Using the information
**A.** In the passage on finding "MSTND" in a stream, what does the Read method return, according to the reply?
**B.** Continue the passage on finding "MSTND" in a stream from where it stops.

Reading passage
I am receiving System IO Streams from a source. I will proceed with the stream object only if it contains the string "MSTND"
.
I realize there is not much I can do on the stream unless I convert it into string. The string conversion is only for sub-string matching. But I don't want to do anything that takes up lot of time or space. How time / space intensive is a conversion from Stream to string just for sub-string matching?
The code I have written is:
private bool StreamHasString (Stream vStream)
{
bool containsStr = false;
byte[] streamBytes = new byte[vStream.Length];
vStream.Read( streamBytes, 0, (int) vStream.Length);
string stringOfStream = Encoding.UTF32.GetString(streamBytes);
if (stringOfStream.Contains("MSTND"))
{
containsStr = true;
}
return containsStr ;
}
What you are doing would work fine, but once you have read the stream into a string, you could just return the string so that you don't have to read the stream again.
Note also that you are using the Read
method wrong. It returns the number of bytes read intot he array, because it doesn't have to return as many bytes as you requested, even if it's not at the end of the stream. You have to loop until you have read all the bytes from the stream.

Given data
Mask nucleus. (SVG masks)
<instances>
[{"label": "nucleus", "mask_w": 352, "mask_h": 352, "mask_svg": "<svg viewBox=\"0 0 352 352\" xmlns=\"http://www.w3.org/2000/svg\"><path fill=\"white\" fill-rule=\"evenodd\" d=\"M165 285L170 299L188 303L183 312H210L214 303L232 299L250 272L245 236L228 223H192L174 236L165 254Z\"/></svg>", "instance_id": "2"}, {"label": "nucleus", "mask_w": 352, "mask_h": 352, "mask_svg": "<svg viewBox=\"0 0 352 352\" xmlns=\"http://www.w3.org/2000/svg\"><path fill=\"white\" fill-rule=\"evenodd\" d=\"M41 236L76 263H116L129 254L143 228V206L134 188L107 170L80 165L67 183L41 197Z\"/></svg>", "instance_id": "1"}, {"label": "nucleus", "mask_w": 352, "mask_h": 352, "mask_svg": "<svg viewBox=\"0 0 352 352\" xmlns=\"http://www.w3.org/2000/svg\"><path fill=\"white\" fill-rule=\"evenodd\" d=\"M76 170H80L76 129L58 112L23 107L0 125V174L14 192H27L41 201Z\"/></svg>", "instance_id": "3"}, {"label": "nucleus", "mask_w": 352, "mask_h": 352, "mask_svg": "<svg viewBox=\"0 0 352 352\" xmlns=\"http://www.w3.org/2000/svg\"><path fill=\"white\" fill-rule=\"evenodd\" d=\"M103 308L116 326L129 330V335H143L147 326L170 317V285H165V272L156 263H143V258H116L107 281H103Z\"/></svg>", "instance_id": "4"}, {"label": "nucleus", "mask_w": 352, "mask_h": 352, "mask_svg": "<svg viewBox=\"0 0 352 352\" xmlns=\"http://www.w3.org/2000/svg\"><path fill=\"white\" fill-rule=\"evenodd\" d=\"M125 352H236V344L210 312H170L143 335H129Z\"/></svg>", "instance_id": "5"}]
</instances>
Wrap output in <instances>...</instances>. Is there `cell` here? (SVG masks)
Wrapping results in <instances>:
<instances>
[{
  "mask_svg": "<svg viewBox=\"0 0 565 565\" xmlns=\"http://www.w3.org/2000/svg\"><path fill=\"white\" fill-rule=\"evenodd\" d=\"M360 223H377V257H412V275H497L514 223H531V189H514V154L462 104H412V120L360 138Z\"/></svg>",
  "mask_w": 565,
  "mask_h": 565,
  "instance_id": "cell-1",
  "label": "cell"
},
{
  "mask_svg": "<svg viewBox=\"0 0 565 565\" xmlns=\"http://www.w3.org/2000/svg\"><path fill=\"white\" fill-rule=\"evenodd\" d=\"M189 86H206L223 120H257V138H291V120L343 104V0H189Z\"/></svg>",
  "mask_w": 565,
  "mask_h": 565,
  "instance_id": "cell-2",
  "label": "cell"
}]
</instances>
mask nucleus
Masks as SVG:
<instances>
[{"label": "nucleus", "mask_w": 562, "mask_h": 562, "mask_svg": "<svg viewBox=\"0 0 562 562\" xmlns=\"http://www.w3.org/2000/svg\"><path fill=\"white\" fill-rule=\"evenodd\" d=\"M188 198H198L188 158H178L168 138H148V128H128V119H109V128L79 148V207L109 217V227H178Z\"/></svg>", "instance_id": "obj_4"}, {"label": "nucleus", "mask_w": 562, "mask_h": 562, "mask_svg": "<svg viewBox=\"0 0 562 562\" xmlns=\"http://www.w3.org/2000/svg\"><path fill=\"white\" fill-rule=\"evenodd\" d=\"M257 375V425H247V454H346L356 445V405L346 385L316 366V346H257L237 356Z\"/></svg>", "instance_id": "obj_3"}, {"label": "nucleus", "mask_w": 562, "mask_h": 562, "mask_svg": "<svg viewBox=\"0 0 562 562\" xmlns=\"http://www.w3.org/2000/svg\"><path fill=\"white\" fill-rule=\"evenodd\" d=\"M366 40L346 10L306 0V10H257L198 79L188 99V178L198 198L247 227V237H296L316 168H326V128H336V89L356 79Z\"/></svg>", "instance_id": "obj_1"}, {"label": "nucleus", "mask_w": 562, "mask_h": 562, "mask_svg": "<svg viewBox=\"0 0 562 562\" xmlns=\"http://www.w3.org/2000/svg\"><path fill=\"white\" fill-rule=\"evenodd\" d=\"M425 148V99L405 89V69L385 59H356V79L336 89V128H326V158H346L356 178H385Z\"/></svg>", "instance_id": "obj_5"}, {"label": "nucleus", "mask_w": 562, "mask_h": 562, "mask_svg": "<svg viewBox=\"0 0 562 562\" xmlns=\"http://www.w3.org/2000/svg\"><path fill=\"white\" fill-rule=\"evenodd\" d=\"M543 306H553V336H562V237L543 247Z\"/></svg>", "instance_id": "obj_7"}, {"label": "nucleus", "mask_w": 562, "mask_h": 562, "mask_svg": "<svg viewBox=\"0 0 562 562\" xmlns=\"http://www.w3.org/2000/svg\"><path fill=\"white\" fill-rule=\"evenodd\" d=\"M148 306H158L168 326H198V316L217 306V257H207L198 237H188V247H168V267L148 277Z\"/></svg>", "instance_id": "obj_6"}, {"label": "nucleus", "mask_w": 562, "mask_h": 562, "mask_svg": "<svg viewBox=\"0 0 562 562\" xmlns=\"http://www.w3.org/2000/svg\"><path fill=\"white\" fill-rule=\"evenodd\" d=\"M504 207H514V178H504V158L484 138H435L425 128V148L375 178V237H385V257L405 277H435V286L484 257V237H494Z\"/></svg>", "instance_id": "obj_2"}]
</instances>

Results for each task
**A.** It returns the number of bytes read into the array.

**B.**
private string StreamHasString (Stream vStream) {
byte[] streamBytes = new byte[vStream.Length];
int pos = 0;
int len = (int)vStream.Length;
while (pos < len) {
int n = vStream.Read(streamBytes, pos, len - pos);
pos += n;
}
string stringOfStream = Encoding.UTF32.GetString(streamBytes);
if (stringOfStream.Contains("MSTND")) {
return stringOfStream;
} else {
return null;
}
}
Usage:
string s = StreamHasString(vStream);
if (s != null) {
// proceed
}
Depending on where in the stream you're expecting this sequence it would be fairly efficient to convert to a string to perform the substring. If its in a standard spot each time then you can read through the number of bytes required and convert them to a string.
Take a look at this for some reference: http://msdn.microsoft.com/en-us/library/system.io.stream.read.aspx
Alternatively you could convert the string "MSTND" to a byte[] and search the stream for the byte[].
Edit:
I found How do I get a consistent byte representation of strings in C# without manually specifying an encoding? which should help with converting the string to byte[].